The brief discussion of the amendment in Congress makes clear that the committee had no intention of subordinating one right to the other.[75] Elbridge Gerry attacked the phrase dealing with conscientious objectors, those "scrupulous of bearing arms," that appeared in the original (p.137)amendment. Revealing a libertarian distrust of government, Gerry maintained that the declaration of rights in the proposed amendment "is intended to secured the people against the mal-administration of the Government," and indicated that the federal government might employ the conscientious objector phrase "to destroy the constitution itself. They can declare who are those religiously scrupulous, and prevent them from bearing arms."[76] This would return America to a European-style society in which governments systematically disarmed their citizens. Thomas Scott of Pennsylvania also strenuously objected to this phrase for fear it might "lead to the violation of another article in the constitution, which secures to the people the right of keeping arms."[77]

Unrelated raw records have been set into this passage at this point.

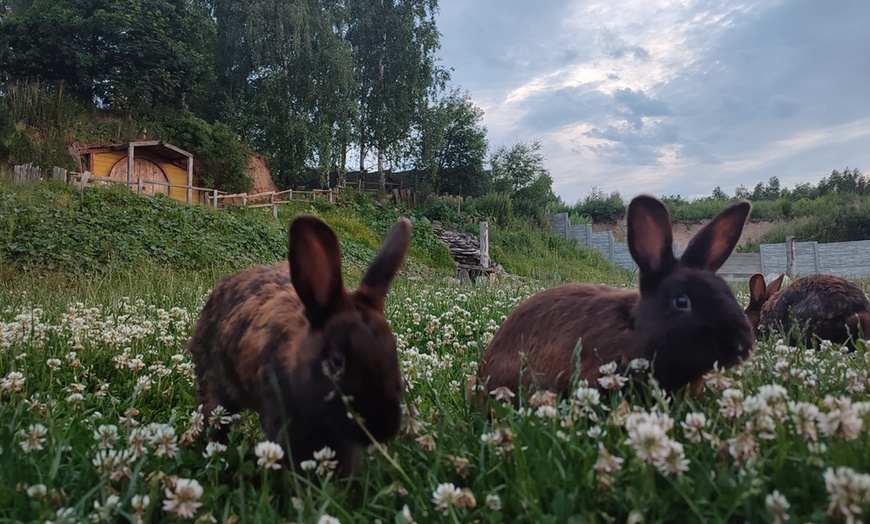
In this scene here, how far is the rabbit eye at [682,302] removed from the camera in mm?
2393

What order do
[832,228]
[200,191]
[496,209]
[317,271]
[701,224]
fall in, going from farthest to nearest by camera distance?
1. [701,224]
2. [832,228]
3. [496,209]
4. [200,191]
5. [317,271]

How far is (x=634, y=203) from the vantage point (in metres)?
2.64

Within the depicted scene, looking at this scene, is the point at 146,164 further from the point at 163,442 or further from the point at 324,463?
the point at 324,463

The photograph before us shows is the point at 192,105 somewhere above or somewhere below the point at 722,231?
above

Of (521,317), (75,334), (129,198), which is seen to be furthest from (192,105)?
(521,317)

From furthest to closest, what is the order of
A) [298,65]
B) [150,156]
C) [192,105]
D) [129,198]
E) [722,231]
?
[192,105] < [298,65] < [150,156] < [129,198] < [722,231]

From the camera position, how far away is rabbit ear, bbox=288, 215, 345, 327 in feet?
6.67

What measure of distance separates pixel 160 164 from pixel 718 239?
3325 centimetres

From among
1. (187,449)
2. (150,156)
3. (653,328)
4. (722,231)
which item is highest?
(150,156)

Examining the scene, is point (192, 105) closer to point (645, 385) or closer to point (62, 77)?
point (62, 77)

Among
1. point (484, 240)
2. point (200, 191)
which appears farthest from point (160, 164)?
point (484, 240)

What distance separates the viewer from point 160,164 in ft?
100

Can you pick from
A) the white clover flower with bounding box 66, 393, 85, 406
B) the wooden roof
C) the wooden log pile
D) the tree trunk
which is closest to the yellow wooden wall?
the wooden roof

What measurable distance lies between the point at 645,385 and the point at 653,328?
0.29m
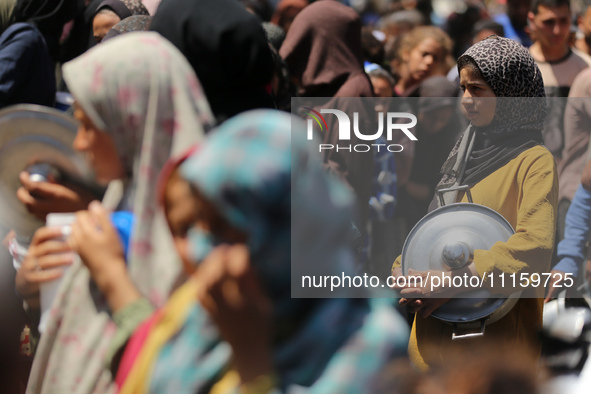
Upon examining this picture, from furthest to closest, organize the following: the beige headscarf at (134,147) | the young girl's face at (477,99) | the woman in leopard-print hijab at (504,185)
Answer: the young girl's face at (477,99)
the woman in leopard-print hijab at (504,185)
the beige headscarf at (134,147)

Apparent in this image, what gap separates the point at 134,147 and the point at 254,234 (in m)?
0.73

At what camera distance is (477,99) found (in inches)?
101

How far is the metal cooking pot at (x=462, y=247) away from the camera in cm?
247

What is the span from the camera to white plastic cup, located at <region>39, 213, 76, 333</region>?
1.93 m

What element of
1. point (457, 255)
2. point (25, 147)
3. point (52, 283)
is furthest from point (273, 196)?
point (457, 255)

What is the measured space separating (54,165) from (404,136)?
1644 millimetres

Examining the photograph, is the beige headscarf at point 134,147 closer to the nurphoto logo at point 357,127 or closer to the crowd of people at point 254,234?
the crowd of people at point 254,234

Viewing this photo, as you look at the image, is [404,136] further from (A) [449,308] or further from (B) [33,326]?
(B) [33,326]

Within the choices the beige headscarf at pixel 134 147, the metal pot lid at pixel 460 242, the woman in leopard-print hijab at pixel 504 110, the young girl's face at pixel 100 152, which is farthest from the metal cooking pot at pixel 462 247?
the young girl's face at pixel 100 152

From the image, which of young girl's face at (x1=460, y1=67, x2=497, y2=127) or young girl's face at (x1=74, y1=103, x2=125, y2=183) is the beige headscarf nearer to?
young girl's face at (x1=74, y1=103, x2=125, y2=183)

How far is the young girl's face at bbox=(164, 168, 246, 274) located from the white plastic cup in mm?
421

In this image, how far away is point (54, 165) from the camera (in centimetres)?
213

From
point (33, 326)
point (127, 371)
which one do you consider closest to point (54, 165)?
point (33, 326)

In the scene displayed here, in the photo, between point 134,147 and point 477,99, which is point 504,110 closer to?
point 477,99
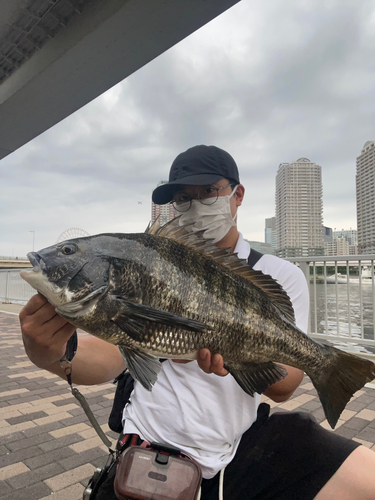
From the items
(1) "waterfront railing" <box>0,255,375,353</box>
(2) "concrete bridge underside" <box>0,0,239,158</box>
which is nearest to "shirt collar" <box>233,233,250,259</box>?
(2) "concrete bridge underside" <box>0,0,239,158</box>

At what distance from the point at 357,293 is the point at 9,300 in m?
15.3

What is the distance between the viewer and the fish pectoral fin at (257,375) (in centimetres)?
151

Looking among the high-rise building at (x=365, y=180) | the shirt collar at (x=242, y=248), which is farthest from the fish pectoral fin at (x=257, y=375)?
the high-rise building at (x=365, y=180)

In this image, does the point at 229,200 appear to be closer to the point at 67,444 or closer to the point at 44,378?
the point at 67,444

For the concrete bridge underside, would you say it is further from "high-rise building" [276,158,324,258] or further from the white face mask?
"high-rise building" [276,158,324,258]

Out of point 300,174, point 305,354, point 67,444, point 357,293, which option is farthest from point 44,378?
point 300,174

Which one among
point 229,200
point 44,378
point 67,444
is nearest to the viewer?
point 229,200

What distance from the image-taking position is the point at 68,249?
135 centimetres

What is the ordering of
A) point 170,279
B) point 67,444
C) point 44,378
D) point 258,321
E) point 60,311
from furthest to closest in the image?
point 44,378, point 67,444, point 258,321, point 170,279, point 60,311

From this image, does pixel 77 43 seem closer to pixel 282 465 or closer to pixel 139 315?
pixel 139 315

While congressmen firmly believed in the right of individual citizens to possess arms, no consensus existed regarding whether or not these people should be required to bear arms in the militia. One representative declared: "As far as the whole body of the people are necessary to the general defence, they ought to be armed; but the law ought not to require more than is necessary; for that would be a just cause of complaint."[78] But another representative observed that "the people of America would never consent to be deprived of the privilege of carrying arms. Though it may prove burdensome to some individuals to be obliged to arm themselves, yet it would not be so considered when the advantages were justly estimated."[79] Other congressmen even went so far as to argue that the states should supply firearms to those Americans without them.[80] Regardless of their voicers' feelings about the militia, such statements clearly revealed an urge to get arms into the hands of all American males between the ages of eighteen and forty-five, and not to restrict such possession to those in militia service.[81]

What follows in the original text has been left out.